### Source text

ODW could clearly have lived on to become so much more. After the promising debut of Moving Windows, they planned to record a second album bringing back the guitar, bass and drums and combining them with their synth sound. While most synth bands were moving further and further away from Punk, ODW were set to re-embrace it. As the band told Schlager, “After removing the guitar, bass and drums four years ago we are putting them back in again to see what we have learned.” They also spoke of moving beyond the ‘softness’ of synth music to capture some pure aggression in the studio. I’m imagining an absolute masterpiece in my head, but we can only dream of what might have been. Perhaps their subsequent output would have been a commercial suicide, but it is quite, quite likely it would have been mindblowing.

In late 2007, Our Daughter’s Wedding reunited and set up their MySpace at http://www.myspace.com/ourdaughterswedding81. A reunion tour- and possibly the emergence of some previously unheard tracks- would be most welcome. They’re probably a bit better-known in the UK than they’d imagine, most die-hard 80s enthusiasts I speak to here at least know Lawnchairs and I managed to raise awareness of them on the Manchester 80s club scene the other year when I convinced the DJ to play their stuff, and Lawnchairs became a regular dancefloor filler as its catchiness sank into the minds of the previously unitiated.

So let’s raise a salute to America’s own synth pioneers whose refusal to abandon the true raucous spontaneity of Rock ‘n’ Roll set them easily apart from their peers- Our Daughter’s Wedding, Lawnchairs are STILL everywhere.

### What this task involves
Repeat word for word the passage of the Our Daughter's Wedding piece starting at "ODW could clearly" and ending at "have been mindblowing.".

### Data rows
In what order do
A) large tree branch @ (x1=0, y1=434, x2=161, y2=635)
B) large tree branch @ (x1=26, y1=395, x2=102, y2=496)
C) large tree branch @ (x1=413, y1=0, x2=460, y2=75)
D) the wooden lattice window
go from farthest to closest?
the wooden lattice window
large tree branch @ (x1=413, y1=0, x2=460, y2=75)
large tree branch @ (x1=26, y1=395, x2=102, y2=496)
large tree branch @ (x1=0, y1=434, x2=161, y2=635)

--

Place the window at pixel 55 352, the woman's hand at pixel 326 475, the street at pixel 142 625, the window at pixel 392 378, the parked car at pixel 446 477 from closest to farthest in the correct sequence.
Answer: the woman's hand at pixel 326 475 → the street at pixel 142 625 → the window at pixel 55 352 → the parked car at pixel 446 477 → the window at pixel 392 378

---

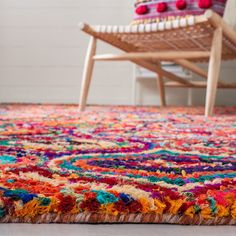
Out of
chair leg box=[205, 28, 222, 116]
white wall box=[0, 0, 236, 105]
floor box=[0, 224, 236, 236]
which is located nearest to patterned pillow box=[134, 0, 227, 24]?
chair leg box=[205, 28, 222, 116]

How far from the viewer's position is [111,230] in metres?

### Solution to the problem
ODW could clearly have lived on to become so much more. After the promising debut of Moving Windows, they planned to record a second album bringing back the guitar, bass and drums and combining them with their synth sound. While most synth bands were moving further and further away from Punk, ODW were set to re-embrace it. As the band told Schlager, “After removing the guitar, bass and drums four years ago we are putting them back in again to see what we have learned.” They also spoke of moving beyond the ‘softness’ of synth music to capture some pure aggression in the studio. I’m imagining an absolute masterpiece in my head, but we can only dream of what might have been. Perhaps their subsequent output would have been a commercial suicide, but it is quite, quite likely it would have been mindblowing.